» **ТЕКСТ ДЛЯ РАЗБОРА**
============

Мейер-Грэфе шокируют формальности; он не видит внутреннего единства между романом до последней главы и последней главой, которую он называет новеллой. Он хочет, чтобы оба были отделены друг от друга. Он не понимает, с какими биографическими основами связаны эти места из Библии, он не понимает, почему Достоевский мог так уверенно надеяться на их эффект. Он не понимает, какой большой шаг совершил Дос­тоевский этим романом в области познания зла. Ибо это не было для него чем-то уже данным, но было с трудом завоеванным. В одной главе «Бе­сов», которая в 1872 году не могла быть опубли­кованной, Ставрогин рассказывает живущему в монастыре на покое святителю Тихону о своем переживании дьявола: он, Ставрогин, подвер­жен, особенно по ночам, некоторого рода галлю­цинациям, он видит или чувствует рядом с собой какое-то злобное, насмешливое существо. Но как только он рассказал это с необычайной просто­той, он тут же говорит: все это вздор; он сходит к врачу. Когда Тихон переспрашивает, Ставрогин повторяет: он видит это существо так, как его, Ти­хона; «...иногда вижу и не уверен, что вижу, хоть и вижу, ...а иногда не уверен, что я вижу, и не знаю, что правда: я или он...» Затем он выпаливает, что он в беса верует, верует канонически. Мне кажет­ся, такое невозможно выдумать просто так. В осо­бенности Достоевский, который принимал вещи, касающиеся религии, всерьез, не мог подобное просто выдумать. Если мы отдадим себе отчет в том, что Достоевский — который сам об этом свидетельствует — в детстве был подвержен гал­люцинациям, то получается следующая картина: безусловно, в душе Достоевского уже с детства жило стремление все точнее познавать зло и его действие в человеке; но жила в нем также и тяга к иллюзии, мечтаниям, нежелание видеть истину. Почему до 1849 года, то есть до конца его четвер­того семилетия, прогрессистские, социалистиче­ские утопии обладали над ним такой магической, притягательной силой? Потому что они обещали исключить зло из человеческого общества. Ибо для всех этих утопий не человек зол в глубинах своей души, но лишь условия общества делают его злым; если будет создано справедливое об­щество, зло автоматически исчезнет, ибо боль­ше не будет причины быть злым. Достоевским выстрадана та мысль, которую он 12 марта 1876 года внес в записную тетрадь: «Я хочу не такого общества научного, где бы я не мог делать зла, а такого именно, чтоб я мог делать всякое зло, но не хотел его делать сам».

============

» **ИСХОДНЫЕ ДАННЫЕ**
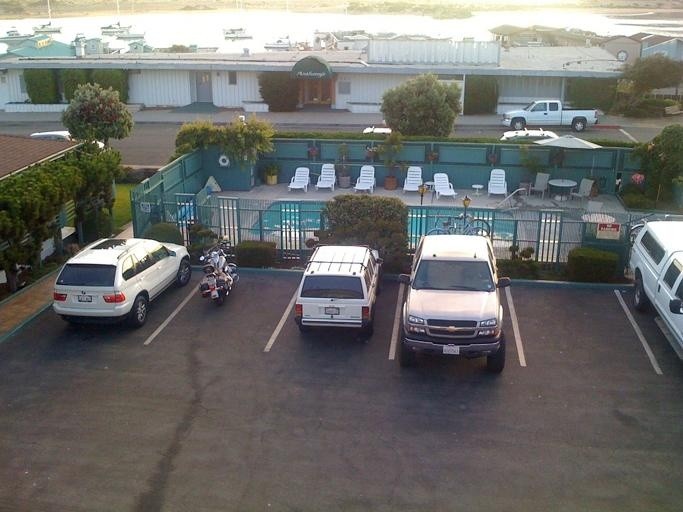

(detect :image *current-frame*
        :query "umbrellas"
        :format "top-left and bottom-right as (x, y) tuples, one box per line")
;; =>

============

» **ЧТО ТРЕБУЕТСЯ**
Подхватите текст о Достоевском и познании зла и продолжите его сразу после последнего предложения.

» **МЕСТО ДЛЯ ОТВЕТА**
Вспомним, как Рудольф Штейнер характери­зует тот пункт в развитии человеческой нравст­венности, который знаменуется возвещением Десяти заповедей и судьбой Иова. До этого вре­мени «...моральное в полном смысле слова, в котором человек участвует своей душой, еще не чувствовали в своей душе, как это было позже». Если кто-то был одержим злыми существами, невозможно было «сказать, что он виноват в этом». Только позже возникает понятие человеческой ви­ны. (20.9.1909, ПСС 114, стр. 120)

Достоевский, отходя от всех социалистических утопий, преодолевает тягу к иллюзии, нежелание видеть зло. Оказывается, что стать поистине че­ловеком можно только противоборствуя злу.

Как я уже сказал, мы можем быть уверены, что Достоевский созданием романа «Бесы» со­вершил важный шаг к полному принятию этой истины. Мой тезис, следовательно, таков; тот но­возаветный рассказ об исцелении одержимого за­печатлелся в душе Достоевского еще в детстве; с тех пор он больше не мог его забыть.